The edtech landscape is evolving quickly – the swift emergence and integration of generative AI and large language models (LLM) are revolutionizing education and learning methodologies. How can we balance our desire to innovate and incorporate emerging technologies with the need to ensure the accessibility, relevance, and effectiveness of these tools for students?
In our recent 2024 EdTech Evidence Report, we took a close look at how top-used edtech tools in the K12 space stack up using data aggregated from some of the industry’s most trusted third-party organizations that provide publicly accessible evidence across key domains. Our findings? Progress is being made, but we have a long way to go. Given how new and rapidly expanding AI is, we didn’t include it in the EdTech Evidence Report – but this doesn’t discount the need to consider the evidence associated with these tools.

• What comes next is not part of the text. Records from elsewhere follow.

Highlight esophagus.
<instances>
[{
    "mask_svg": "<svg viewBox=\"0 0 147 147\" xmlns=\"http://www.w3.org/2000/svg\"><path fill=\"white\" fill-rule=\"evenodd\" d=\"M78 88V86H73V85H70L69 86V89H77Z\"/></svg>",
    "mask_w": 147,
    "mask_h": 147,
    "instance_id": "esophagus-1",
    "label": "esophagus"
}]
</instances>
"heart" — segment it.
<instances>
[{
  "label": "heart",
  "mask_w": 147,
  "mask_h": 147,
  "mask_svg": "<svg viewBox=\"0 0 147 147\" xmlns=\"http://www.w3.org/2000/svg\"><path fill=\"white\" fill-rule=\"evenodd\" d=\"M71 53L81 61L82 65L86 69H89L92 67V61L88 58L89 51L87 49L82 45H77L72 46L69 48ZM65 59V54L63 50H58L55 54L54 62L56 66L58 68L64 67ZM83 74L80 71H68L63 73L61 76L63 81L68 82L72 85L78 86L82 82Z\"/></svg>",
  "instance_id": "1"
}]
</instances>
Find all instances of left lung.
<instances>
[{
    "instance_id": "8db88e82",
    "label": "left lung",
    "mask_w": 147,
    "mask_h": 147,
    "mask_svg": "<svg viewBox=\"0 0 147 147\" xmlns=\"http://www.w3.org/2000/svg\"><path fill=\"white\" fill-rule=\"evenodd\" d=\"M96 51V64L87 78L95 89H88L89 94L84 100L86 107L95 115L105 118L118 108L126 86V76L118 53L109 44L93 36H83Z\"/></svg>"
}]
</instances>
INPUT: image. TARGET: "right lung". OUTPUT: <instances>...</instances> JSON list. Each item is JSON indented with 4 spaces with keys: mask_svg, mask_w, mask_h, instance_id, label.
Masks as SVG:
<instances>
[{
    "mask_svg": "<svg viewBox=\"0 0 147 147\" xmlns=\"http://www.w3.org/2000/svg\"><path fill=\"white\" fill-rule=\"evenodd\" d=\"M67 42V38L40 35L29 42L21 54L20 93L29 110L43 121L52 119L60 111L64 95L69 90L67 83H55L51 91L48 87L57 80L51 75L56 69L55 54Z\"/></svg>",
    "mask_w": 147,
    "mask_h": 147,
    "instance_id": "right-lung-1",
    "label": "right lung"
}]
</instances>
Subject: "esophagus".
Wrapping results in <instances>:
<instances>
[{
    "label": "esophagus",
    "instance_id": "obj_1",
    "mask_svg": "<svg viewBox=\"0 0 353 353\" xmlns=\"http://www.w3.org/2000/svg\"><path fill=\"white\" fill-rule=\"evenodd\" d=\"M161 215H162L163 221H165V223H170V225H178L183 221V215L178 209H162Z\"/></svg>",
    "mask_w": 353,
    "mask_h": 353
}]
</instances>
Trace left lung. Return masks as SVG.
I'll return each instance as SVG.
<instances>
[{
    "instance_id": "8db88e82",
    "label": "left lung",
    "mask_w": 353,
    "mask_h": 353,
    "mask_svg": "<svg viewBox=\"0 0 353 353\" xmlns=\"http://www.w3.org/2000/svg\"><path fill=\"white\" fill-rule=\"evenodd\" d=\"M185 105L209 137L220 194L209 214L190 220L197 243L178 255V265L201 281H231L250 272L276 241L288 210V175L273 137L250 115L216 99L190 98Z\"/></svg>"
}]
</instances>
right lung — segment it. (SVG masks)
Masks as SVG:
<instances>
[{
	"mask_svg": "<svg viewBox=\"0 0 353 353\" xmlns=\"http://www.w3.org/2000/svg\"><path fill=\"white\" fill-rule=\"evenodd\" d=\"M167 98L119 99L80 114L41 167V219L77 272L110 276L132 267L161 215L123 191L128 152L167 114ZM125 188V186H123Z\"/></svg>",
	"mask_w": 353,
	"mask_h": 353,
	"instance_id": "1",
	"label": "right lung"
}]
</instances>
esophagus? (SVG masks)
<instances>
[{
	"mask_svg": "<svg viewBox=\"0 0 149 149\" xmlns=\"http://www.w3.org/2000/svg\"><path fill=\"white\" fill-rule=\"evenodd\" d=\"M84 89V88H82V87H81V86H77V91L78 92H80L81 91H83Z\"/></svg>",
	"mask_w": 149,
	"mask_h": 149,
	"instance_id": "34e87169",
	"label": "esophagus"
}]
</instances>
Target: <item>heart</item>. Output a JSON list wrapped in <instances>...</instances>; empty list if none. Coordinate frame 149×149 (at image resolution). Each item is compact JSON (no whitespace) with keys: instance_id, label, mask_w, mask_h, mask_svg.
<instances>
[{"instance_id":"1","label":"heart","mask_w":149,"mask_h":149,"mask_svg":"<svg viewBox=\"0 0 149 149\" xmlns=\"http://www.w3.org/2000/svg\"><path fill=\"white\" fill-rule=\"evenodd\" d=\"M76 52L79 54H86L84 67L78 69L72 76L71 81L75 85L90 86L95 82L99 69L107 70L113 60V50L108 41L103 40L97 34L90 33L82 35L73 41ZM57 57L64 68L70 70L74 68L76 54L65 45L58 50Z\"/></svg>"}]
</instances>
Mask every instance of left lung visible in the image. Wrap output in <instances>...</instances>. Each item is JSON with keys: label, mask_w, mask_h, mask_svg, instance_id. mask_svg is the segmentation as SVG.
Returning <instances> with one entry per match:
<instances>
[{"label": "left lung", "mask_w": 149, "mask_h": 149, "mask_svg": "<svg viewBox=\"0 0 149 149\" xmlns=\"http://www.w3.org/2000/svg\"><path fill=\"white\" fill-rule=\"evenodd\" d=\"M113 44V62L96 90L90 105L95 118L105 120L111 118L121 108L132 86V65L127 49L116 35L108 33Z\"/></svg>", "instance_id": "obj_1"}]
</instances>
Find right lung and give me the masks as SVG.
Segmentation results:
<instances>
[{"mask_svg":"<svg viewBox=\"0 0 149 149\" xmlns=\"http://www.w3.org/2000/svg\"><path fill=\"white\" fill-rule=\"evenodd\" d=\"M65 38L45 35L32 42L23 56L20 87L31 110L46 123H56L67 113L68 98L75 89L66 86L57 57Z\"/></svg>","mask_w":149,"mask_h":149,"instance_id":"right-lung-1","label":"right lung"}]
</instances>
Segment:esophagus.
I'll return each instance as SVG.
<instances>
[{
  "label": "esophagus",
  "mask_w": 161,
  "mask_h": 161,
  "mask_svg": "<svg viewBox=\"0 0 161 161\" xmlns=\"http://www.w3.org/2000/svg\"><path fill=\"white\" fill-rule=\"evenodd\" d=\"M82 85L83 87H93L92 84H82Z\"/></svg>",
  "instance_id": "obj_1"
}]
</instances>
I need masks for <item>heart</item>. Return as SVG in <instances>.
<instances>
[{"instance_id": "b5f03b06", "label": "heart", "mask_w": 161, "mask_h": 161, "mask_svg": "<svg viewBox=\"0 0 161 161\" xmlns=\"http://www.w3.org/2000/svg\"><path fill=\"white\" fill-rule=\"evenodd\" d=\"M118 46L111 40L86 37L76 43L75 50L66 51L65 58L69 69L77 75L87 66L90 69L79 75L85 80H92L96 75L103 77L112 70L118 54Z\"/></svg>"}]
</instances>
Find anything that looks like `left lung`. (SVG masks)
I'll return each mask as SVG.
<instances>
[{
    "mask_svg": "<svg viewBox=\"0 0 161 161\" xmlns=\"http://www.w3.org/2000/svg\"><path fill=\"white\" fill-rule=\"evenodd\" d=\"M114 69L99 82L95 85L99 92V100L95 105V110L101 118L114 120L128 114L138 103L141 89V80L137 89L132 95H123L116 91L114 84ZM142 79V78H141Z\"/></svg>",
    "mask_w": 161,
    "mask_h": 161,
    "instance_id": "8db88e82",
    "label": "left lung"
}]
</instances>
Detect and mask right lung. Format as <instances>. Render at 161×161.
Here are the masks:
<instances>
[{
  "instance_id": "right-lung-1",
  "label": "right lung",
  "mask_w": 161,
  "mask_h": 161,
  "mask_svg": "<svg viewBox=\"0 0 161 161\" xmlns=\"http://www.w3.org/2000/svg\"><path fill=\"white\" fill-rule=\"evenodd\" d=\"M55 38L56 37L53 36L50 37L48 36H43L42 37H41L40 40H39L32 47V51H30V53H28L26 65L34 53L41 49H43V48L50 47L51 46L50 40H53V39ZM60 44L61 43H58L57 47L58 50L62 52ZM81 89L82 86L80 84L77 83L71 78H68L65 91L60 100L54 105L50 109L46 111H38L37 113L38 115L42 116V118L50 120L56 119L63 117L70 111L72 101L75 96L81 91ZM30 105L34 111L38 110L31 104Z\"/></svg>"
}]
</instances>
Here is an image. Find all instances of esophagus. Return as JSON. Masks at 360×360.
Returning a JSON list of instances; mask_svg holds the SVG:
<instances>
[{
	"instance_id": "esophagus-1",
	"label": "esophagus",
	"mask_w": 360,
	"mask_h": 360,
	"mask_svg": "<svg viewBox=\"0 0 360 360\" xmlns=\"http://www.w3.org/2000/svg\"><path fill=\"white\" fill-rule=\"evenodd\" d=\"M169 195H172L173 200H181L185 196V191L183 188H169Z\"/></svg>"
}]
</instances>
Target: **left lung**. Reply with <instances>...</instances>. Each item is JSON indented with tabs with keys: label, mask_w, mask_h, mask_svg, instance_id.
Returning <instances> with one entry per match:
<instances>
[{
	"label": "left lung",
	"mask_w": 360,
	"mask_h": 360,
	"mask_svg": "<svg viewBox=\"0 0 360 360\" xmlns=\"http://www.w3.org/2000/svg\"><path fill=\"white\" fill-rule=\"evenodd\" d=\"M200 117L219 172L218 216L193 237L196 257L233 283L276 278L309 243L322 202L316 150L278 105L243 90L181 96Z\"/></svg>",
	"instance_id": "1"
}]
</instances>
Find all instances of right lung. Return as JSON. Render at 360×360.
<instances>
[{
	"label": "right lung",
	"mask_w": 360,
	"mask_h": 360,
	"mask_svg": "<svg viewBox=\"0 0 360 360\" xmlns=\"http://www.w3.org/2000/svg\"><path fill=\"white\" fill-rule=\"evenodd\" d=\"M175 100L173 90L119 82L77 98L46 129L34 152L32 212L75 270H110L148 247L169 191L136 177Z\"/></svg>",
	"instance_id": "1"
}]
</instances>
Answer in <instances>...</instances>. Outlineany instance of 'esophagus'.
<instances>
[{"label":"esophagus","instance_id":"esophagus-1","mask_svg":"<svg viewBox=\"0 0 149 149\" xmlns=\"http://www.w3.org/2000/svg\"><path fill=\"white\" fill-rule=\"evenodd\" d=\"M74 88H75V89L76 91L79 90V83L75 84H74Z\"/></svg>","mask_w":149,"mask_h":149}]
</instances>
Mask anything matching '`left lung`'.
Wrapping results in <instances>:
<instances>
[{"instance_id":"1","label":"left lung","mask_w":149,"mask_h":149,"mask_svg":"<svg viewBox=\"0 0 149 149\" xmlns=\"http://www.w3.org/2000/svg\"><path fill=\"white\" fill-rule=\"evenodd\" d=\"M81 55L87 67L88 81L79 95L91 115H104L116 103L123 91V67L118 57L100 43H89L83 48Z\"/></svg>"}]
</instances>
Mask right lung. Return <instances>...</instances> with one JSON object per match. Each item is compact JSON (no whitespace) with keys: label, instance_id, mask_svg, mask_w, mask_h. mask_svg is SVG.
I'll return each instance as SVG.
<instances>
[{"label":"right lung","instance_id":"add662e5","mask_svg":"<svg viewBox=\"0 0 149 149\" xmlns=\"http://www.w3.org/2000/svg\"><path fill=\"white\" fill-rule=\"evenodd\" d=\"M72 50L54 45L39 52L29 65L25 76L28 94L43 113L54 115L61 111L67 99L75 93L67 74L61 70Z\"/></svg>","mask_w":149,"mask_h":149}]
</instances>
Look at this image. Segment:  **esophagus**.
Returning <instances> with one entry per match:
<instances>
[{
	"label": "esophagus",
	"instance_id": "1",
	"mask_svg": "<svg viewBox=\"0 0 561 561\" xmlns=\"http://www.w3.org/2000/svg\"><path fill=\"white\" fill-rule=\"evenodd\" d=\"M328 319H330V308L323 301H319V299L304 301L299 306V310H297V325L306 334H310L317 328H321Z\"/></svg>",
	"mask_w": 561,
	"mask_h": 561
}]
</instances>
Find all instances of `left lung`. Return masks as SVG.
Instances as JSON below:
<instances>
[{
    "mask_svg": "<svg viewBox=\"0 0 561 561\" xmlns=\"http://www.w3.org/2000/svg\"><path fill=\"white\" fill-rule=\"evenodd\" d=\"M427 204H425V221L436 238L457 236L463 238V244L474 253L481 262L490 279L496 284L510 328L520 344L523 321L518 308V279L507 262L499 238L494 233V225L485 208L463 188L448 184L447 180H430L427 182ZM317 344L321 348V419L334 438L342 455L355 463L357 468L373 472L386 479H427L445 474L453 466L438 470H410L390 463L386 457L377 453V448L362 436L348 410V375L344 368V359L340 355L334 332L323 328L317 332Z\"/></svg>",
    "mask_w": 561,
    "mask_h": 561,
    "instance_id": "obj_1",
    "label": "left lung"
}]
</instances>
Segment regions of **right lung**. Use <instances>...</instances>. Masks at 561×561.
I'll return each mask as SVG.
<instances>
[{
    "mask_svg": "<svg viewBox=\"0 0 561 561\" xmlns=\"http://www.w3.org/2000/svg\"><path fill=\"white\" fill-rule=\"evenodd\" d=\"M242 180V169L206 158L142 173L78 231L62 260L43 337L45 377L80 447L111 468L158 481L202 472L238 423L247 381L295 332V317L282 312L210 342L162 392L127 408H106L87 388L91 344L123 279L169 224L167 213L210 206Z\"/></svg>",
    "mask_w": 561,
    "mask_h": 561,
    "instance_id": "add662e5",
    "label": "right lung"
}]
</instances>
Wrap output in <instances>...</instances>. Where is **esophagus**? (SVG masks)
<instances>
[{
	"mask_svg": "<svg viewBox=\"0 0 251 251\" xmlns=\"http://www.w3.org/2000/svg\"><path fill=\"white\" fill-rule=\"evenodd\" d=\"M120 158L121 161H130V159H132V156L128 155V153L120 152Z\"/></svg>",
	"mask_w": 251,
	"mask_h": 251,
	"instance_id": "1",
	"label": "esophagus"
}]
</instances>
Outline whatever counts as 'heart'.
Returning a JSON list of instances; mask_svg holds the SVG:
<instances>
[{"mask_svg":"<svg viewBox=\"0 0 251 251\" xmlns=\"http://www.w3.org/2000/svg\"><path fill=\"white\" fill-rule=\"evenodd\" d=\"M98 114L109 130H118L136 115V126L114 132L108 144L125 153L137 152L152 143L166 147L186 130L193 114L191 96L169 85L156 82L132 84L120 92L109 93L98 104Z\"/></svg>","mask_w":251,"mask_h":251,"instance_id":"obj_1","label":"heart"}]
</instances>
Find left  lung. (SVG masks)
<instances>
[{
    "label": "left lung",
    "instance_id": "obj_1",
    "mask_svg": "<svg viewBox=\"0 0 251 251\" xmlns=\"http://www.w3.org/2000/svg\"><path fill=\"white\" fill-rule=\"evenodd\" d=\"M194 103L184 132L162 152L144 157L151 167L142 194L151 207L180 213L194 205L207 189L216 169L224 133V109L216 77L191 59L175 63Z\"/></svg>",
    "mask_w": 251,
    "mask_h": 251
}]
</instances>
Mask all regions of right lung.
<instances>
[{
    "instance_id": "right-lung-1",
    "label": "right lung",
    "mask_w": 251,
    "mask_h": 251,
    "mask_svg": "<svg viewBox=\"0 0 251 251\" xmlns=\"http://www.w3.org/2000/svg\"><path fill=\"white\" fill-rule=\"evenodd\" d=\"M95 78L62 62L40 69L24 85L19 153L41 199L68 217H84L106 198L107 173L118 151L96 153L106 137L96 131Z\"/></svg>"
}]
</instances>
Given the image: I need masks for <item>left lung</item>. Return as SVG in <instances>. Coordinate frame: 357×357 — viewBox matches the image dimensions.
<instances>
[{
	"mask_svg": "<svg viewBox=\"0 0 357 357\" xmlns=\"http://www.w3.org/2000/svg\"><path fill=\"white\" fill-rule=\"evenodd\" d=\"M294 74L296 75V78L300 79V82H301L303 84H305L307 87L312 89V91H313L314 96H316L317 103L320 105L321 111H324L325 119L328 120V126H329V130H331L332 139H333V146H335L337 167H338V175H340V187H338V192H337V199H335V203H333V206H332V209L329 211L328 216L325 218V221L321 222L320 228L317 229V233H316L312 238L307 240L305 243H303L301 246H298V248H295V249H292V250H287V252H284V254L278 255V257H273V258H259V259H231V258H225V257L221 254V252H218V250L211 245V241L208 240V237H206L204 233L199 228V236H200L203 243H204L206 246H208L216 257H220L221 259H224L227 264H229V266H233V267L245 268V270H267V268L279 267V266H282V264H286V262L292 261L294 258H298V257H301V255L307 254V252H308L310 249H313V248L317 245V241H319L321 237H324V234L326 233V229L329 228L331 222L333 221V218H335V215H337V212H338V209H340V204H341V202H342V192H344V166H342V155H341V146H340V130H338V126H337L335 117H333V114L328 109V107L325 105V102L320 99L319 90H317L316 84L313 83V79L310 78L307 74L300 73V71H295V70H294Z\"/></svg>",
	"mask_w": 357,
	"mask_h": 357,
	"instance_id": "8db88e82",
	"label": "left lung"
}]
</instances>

In particular, as educators and students are spending more time using AI-based tools and interacting with AI-generated content, it’s imperative that we find ways to evaluate their effectiveness. We can't afford to treat evidence as secondary or pursue it through traditional, slow-paced methods. The need of the hour is to conceive innovative, expeditious channels to garner and disseminate all forms of evidence.
Developing ESSA-Aligned Evidence for an AI-Powered Reading Tutor
Although AI is new, some providers are ahead of the game and proactively pursuing evidence work for their tools – like Amira Learning.
Recognizing the scarcity of resources for teachers and parents of early elementary students to cater to individual learning needs, Amira Learning introduced an AI-enabled reading platform. The platform administers screeners, facilitates targeted practice, carries out assessments, and generates pertinent reading interventions, thus empowering teachers and parents to promptly identify and address learning needs.
Amira Learning partnered with Learn Platform by Instructure to build a logic model for their AI-powered reading tutor. A logic model outlines a program's intended impact, transforming inputs into measurable activities that yield expected results. It consists of five core elements: inputs, participants, activities, outputs, and outcomes.
By demonstrating the connections between Amira’s technology and actions users can take within their platform, we were able to satisfy ESSA evidence requirements for Level IV (Demonstrates a Rationale) and recognize Amira Learning with an ESSA Evidence Badge. LearnPlatform’s ESSA Evidence Badges streamline the edtech vetting process by highlighting a solution’s evidence base and research commitment.
Looking Ahead to the Future
Considering our findings, we need to address the rapidly evolving relationship between evidence and these AI tools. These new-gen tools, which can disrupt current models, bring the dimensions of data privacy and security into sharp focus. In light of this, we are geared up to face this challenge owing to our unique formative approach.
We strive to generate meaningful results for educators through a rigorous and expeditious response to changes. In the face of rapid evolution, the question becomes: How do we effectively evaluate these tools? The key lies in addressing aspects including accessibility, data privacy, security, curriculum and content, and research.
AI in edtech is a rapidly changing frontier. Ensuring adequate evaluation of these tools requires new tactics, protocols, and broad-spectrum thinking. At Instructure, we understand the need and are fully prepared to spearhead this effort. As thought leaders in the edtech space, we are excited to carve out new avenues of growth, exploration, and advancement in AI effectiveness. Now, more than ever, we consider it both a responsibility and an opportunity to leverage our expertise to contribute meaningfully to the ever-evolving landscape of digital education.